Deficiency of active protein S (protein S activity <60%) leads to decreased anticoagulant activity. Protein S is a vitamin K-dependent protein that acts as a cofactor to activated protein C to accelerate the inactivation of coagulation factors Va and VIIIa. Normally, approximately 60% of protein S is present in a complex with the C4b-binding protein, and only free protein S is available as a cofactor for activated protein C. Protein S deficiency is associated with an increased tendency to have venous thrombosis from the 1st to 4th decade of life. Congenital protein S deficiency is classified as follows:
- Type I: quantitative defect, decreased total and free protein S and protein S activity
- Type II: qualitative defect, decreased protein S activity with a normal concentration of free and total protein S
- Type III: quantitative defect, decreased free protein S and protein S activity with a normal plasma concentration of total protein S
The expression of the clinical phenotype and the age of onset of the disease is influenced by the type and localization of variants in the PROS1 gene.

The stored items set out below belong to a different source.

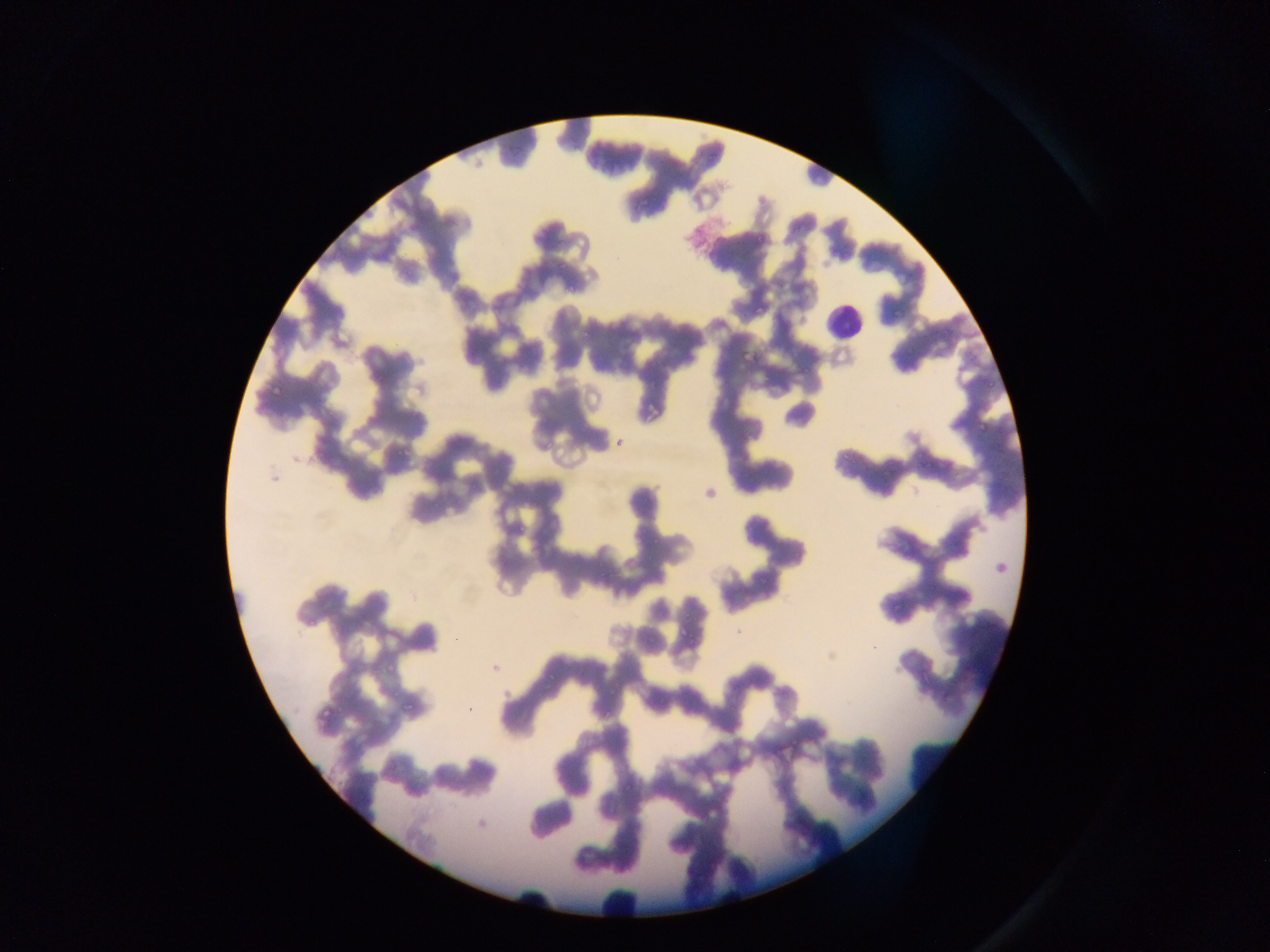
Approximate bounding boxes as [left, top, right, bottom] in pixels.
Leukocytes: [812, 290, 871, 350].

{
  "capture": "mobile-phone photograph through a microscope",
  "country": "Ghana",
  "malaria_parasite_locations": "approximate bounding boxes as [left, top, right, bottom] in pixels: [635, 201, 653, 209], [754, 228, 766, 241], [562, 284, 579, 297], [753, 304, 765, 317], [800, 364, 813, 375], [983, 375, 1003, 392], [972, 420, 987, 433], [837, 444, 848, 464], [514, 524, 529, 536], [757, 571, 774, 590], [681, 606, 694, 619], [684, 627, 701, 653]",
  "preparation": "thin blood film",
  "field_of_view": "single",
  "image_size": "1270×952 pixels"
}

Homozygous or combined heterozygous protein S deficiency is rare and often leads to perinatal purpura fulminans or massive thrombosis with lethal outcomes. Usually, these patients have protein S activity of <5%. It is important to distinguish this from acquired protein S deficiency, which often occurs in association with inflammation, sepsis, burns, polytrauma, vitamin K deficiency, or major surgery. The use of ovulation inhibitors also lowers protein S activity, so in these cases, the lower limit of the normal range for protein S activity is 50%. Molecular genetic testing can detect causative variants in over 60% of patients with suspected congenital protein S deficiency. This corresponds to 1-2% of all patients with deep vein thrombosis. Larger deletions of single exons or more frequently of the entire gene account for approximately 2-5% of all variants. These can be analyzed by MLPA.